“I can’t do this anymore,” I told my beloved.
“Can’t do what anymore?” she said.
“I can’t do any of this — alone — anymore,” I replied.
* * *
The preaching moment is a fantastic example of the consequences of pastoral ministry. During the preaching moment, regardless of whether the sermon is delivered from the pulpit or standing on the floor in the midst of a seated congregation, the clergyperson stands alone. The congregation is seated, typically silent, listening to the clergyperson expounding on sacred scripture. The moment of focus is almost completely on the person preaching.
For those who appreciate the spotlight, the lure of preaching, and consequently ministry, is strong. The authority given to members of the clergy, the authority with which the preacher speaks, and the authority on which the message rests is unique amongst public speaking moments.

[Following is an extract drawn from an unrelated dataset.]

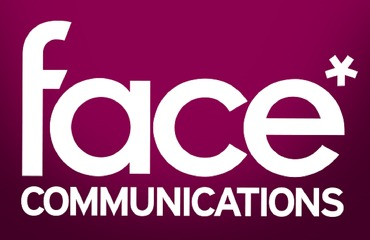Face Communications – How did we do?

The lure of attention, the lure of the ability to speak in an authoritative manner, the lure of being the focus is great — often inescapable. This is the temptation that some of us face, to leap headfirst into pastoral ministry because of the idea that we have about it. Like many other professions, the reality is much different than the ideal.
* * *
When one stands alone apart from the congregation, one is truly alone, much like in the service for Ordination of a Minister of Word and Sacrament
In the preaching moment, the clergyperson is not actually apart from the body of Christ, but holds a particular role within the body of Christ. Although theologically, the pastor is not at the top, functionally, this often happens this way, and as the idiom goes, “it’s lonely at the top.”
I lost the ability to stand shoulder-to-shoulder with the body of Christ, I lost the ability to be ministered to each week, I lost the privilege of being able to fully enter into the worship experience each week, I lost the ability to hold up and be held up by the body of Christ, as I now have to be very selective of those to whom I go for care and support.
* * *
Ministry is a privilege, but it is a privilege that comes with great loss, and many times that loss feels much greater than that which is gained. Perhaps this is a hidden grace, to learn to cope with loss and still to learn to see God.